Allied carves $220m off fair value of Hanover assets
Allied Farmers says the assets it acquired from the Hanover group of finance companies are now worth less than half they were when shareholders voted for the takeover last December.
As predicted in last week’s NBR print edition, Allied has been forced to mark down the value of the property assets and loans it acquired, on a fair value basis, given material events since settlement on December 18.
Instead of the $396 million figure quoted when Hanover investors and Allied shareholders approved the deal, the fair value of the assets under international reporting standards has slumped to just $175.5 million.
The announcement came at the same time that Allied reported a $15.7 million loss for the six months to December, somewhat worse than the year-earlier loss of $3.9 million.
Most of the “difficult” Hanover loans and assets have been transferred to a new subsidiary called Allied Farmers Investments.
Last week Allied chief executive Rob Alloway told NBR there were a number of things that Allied had uncovered as it went through the loan book and property assets acquired from Hanover.
“Anything we find inside any loan file irrespective of whether it’s inside Allied Nationwide Farmers or Allied Farmers Investments we will immediately bring in whatever authority is necessary to make sure that it’s investigated and any necessary actions are taken.”

▶ [Dataset content]:
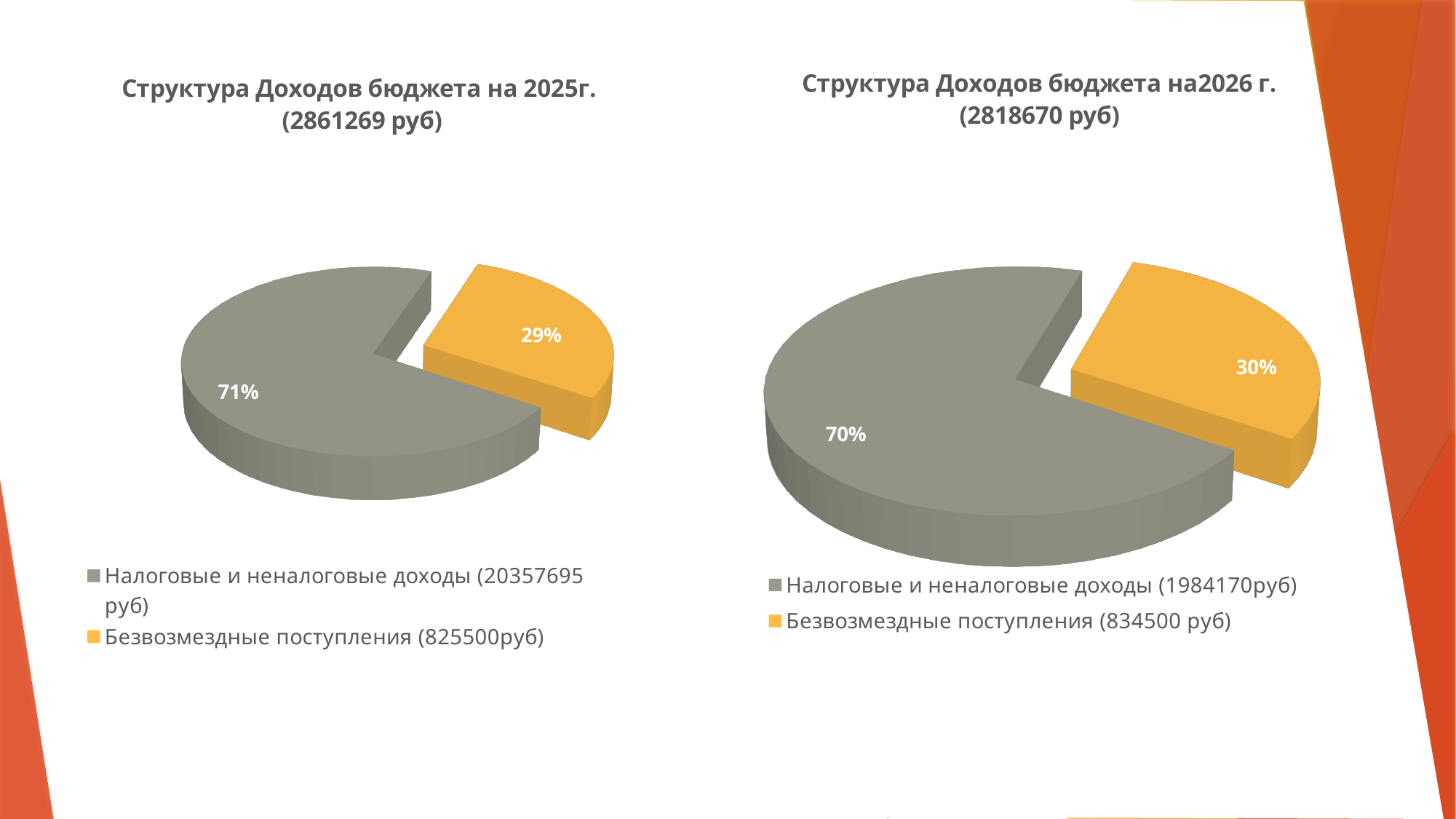
In the right chart (2026), which category has the smallest share? Безвозмездные поступления In the left chart (2025), is the share for Безвозмездные поступления larger or smaller than the share for Налоговые и неналоговые доходы? Smaller In the chart titled "Структура Доходов бюджета на 2025г.", what percentage is shown for Безвозмездные поступления? 29% How many categories does the legend of the right chart (2026) list? 2 In the chart titled "Структура Доходов бюджета на2026 г.", what percentage is shown for Безвозмездные поступления? 30% In the chart titled "Структура Доходов бюджета на 2025г.", what percentage is shown for Налоговые и неналоговые доходы? 71% In the left chart (2025), what is the difference in percentage points between the two slices? 42 What total amount in rubles is given in the title of the right chart for 2026? 2818670 руб In the chart titled "Структура Доходов бюджета на2026 г.", what percentage is shown for Налоговые и неналоговые доходы? 70% In the right chart (2026), what is the difference in percentage points between the two slices? 40 What type of chart is used on the left side of the slide for 2025? Pie chart In the left chart (2025), which category has the largest share? Налоговые и неналоговые доходы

▶ [Description of the task]:
Resume the news report on Allied Farmers' write-down of the Hanover assets, continuing it from its final sentence.

▶ [The answer]:
Reasons for adjustments
“The Allied Farmers board, with guidance from external advisors, has undertaken a provisional fair value assessment on what we still consider to be a challenging group of assets,” Allied farmers chairman John Loughlin and managing director Rob Alloway said in a statement.
“Since settlement of the transaction, a number of positions have softened further than expected.”
“While we are confident a number of realisations can be achieved in the medium term, there is uncertainty attached to some positions.”
In the period leading up to settlement, the value of assets transferred was decreased by $20.71 million, reflecting asset realisations, loan advances, asset restructures, provisioning and bad debt write offs “approved by the board and management of Hanover Finance and United Finance.”
Under NZ IFRS that equated to a net $55.95 million decrease in the value of acquired assets, Allied said in its statement.
Subsequent to that December settlement a further reduction of $27.86 million was applied to property assets held for resale, $16.8 million to investments and $99.3 million to finance loans.
The dramatic reduction in the finance loan book was attributed to uncertainties around stage 1 of the Kawerau Falls Station project in Queenstown.
“This in turn has affected prospects for further development on Kawarau Falls stages 2 and 3 where the company has major exposures.
Extremely difficult
Mr Alloway said while “core business” performance had started showing signs of improvement in 2010, the first half year had been “extremely difficult” for the company.
Revenue in the first half was $53.7 million, down from $66.9 million a year earlier.
Finance subsidiary Allied Nationwide Finance contributed an unaudited net loss of $1.21 million for the period. (ANF was transferred the best of the Hanover loans upon settlement).
The underlying surplus was $33,000 but impaired asset expenses were $4.62 million.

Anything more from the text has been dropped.